══ Given passage ══

LONDON.- There are two shows for the price of one at “Player Kings,” in which director Robert Icke has combined both of Shakespeare’s “Henry IV” history plays into a self-contained whole.

The production offers a compressed version of the royal accession story that, in this version, runs nearly four hours. It is an opportunity to experience Ian McKellen’s unbridled love of performance. At 84, the production’s leading man possesses an energy and vigor that belie his years.

“Player Kings” — which runs at the Noël Coward Theater through June 22, before touring England — is the latest in a wave of recent high-profile Shakespeare productions in London. Uniquely among the other great British theater actors of his generation, McKellen still returns year after year to the stage, recently tackling Lear for a second time and playing an octogenarian Hamlet.

Perhaps inevitably, there’s a feeling of the star vehicle to this production. In the “sweet creature of bombast” that is this play’s John Falstaff, McKellen has an especially juicy assignment — an outsized character whose appetite for life matches the actor’s own gusto. We’re told that the ample Falstaff hasn’t seen his own knees in years, and when he sits, it looks as if he may never stand up. His mouth, however, seems always in motion, as if chewing food for constant fuel.

He’s also a necessary soul mate to the carousing, drug-using Prince Hal (the excellent Toheeb Jimoh, an Emmy nominee for “Ted Lasso”), whose coming-of-age story — becoming, as he puts it, “more myself” — connects these two “Henry IV” plays. But the roustabout Hal’s dawning maturity costs him the companion he once held dear.

“Banish plump Jack, and banish all the world,” says a wary Falstaff in the production’s second half, instructions Hal follows in one of the most ruthless of all Shakespeare’s scenes. And Jimoh — who played a notable Romeo last year at the Almeida — once again shows a fluency with Renaissance language that bodes well for his own Shakespearean future.

Icke hasn’t directed Shakespeare in London since 2017, when Andrew Scott was his Hamlet. Like that show, “Player Kings” uses modern dress, but it forsakes video and hand-held cameras for a comparatively straightforward approach; Icke’s directorial hand is less obvious in this production. Captions appear now and again above the stage to tell us where we are, and Hildegard Bechtler’s brick wall set features curtains pulled across the breadth of the stage to change locations.

Contemporary resonances are inescapable. Watching the party boy Hal of the earlier scenes, whose devil-may-care recklessness will fall away with time, you can’t help but think of Britain’s own Prince Harry, and his onetime reputation as a royal bad boy.

The aging King Henry (an ashen Richard Coyle) is a fretful, anxious figure who might send any child into the contrastingly exuberant embrace of Falstaff, who is a far more pleasing father figure. (Referencing the vilifications of “base newsmongers,” Hal, too, could well be admonishing today’s tabloid press.)

═══
══ Information shown ══

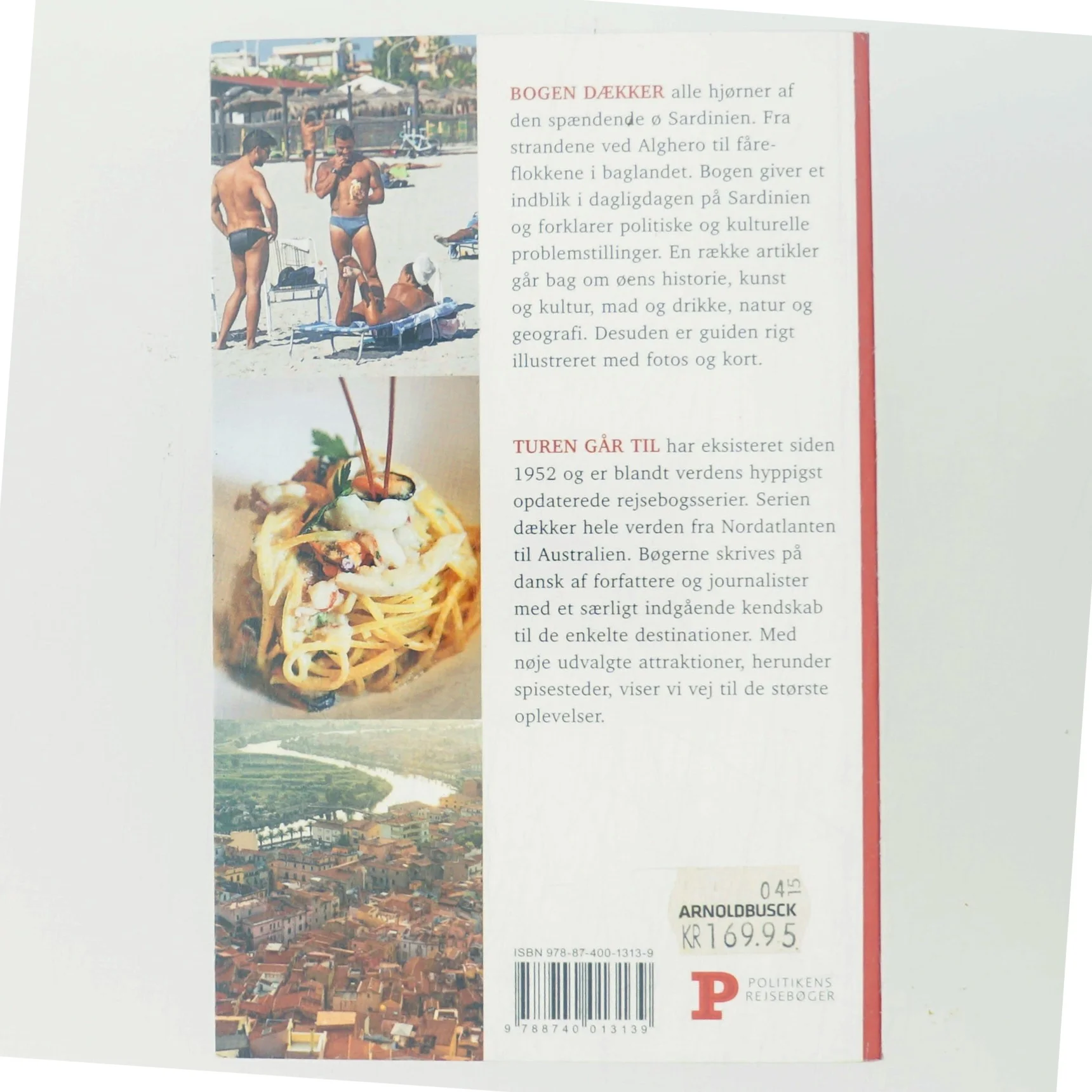 Turen går til Sardinien af Cecilie Marie Meyer (Bog)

═══

Task requirements:
• a. Print the Player Kings review from "Contemporary resonances are" to "today’s tabloid press.)".
• b. Name every actor mentioned in the Player Kings review.
• c. Pick up the Player Kings review after its final sentence and keep writing it.

Answers to the problems:
• a.
Contemporary resonances are inescapable. Watching the party boy Hal of the earlier scenes, whose devil-may-care recklessness will fall away with time, you can’t help but think of Britain’s own Prince Harry, and his onetime reputation as a royal bad boy.

The aging King Henry (an ashen Richard Coyle) is a fretful, anxious figure who might send any child into the contrastingly exuberant embrace of Falstaff, who is a far more pleasing father figure. (Referencing the vilifications of “base newsmongers,” Hal, too, could well be admonishing today’s tabloid press.)

• b.
Ian McKellen
Toheeb Jimoh
Andrew Scott
Richard Coyle

• c.
Icke’s adaptation never lets us forget that war is raging in the background. Rebellion, battle and bloodshed are rarely far from view, and there’s a disturbing moment — not to be revealed — in which Falstaff’s capacity for cruelty comes to the fore.

Part 2, as written, is the longer of the plays and can be the more satisfying: more poetic and reflective, less of a rowdy action movie in embryo. That isn’t the case on this occasion, where cuts suggest a desire to speed through to the ending, and the female characters — Doll Tearsheet (Tafline Steen) and Mistress Quickly (Clare Perkins) — seem sidelined in particular.

You come to miss, too, the feral presence of Hotspur (Samuel Edward-Cook), Hal’s rival whose death brings Part 1 to its climax. (The charismatic Edward-Cook doubles as Falstaff’s swaggering sidekick, Pistol.)

These shortfalls are unlikely to matter much to playgoers drawn by the above-the-title star, who has waited a lifetime to play Falstaff after playing two other roles in Part 2 during his student days: Indeed, McKellen’s biography in the playbill cites only his Shakespeare credits — a singularly impressive list.

McKellen revels at every moment in the language that pours luxuriantly forth from Falstaff, whose fondness for verbal embellishment and exaggeration is part of his charm. But you equally feel the neediness that propels Falstaff to savor every experience, carnal ones included.

Why not, then, hand this role over to a life force of the English theater? “You bear your years very well,” Justice Shallow (Robin Soans) says in greeting the wild-haired Falstaff midway through Part 2. His audience would surely drink to that.



‘Player Kings’

Through June 22 at the Noël Coward Theater in London, then touring; playerkingstheplay.co.uk.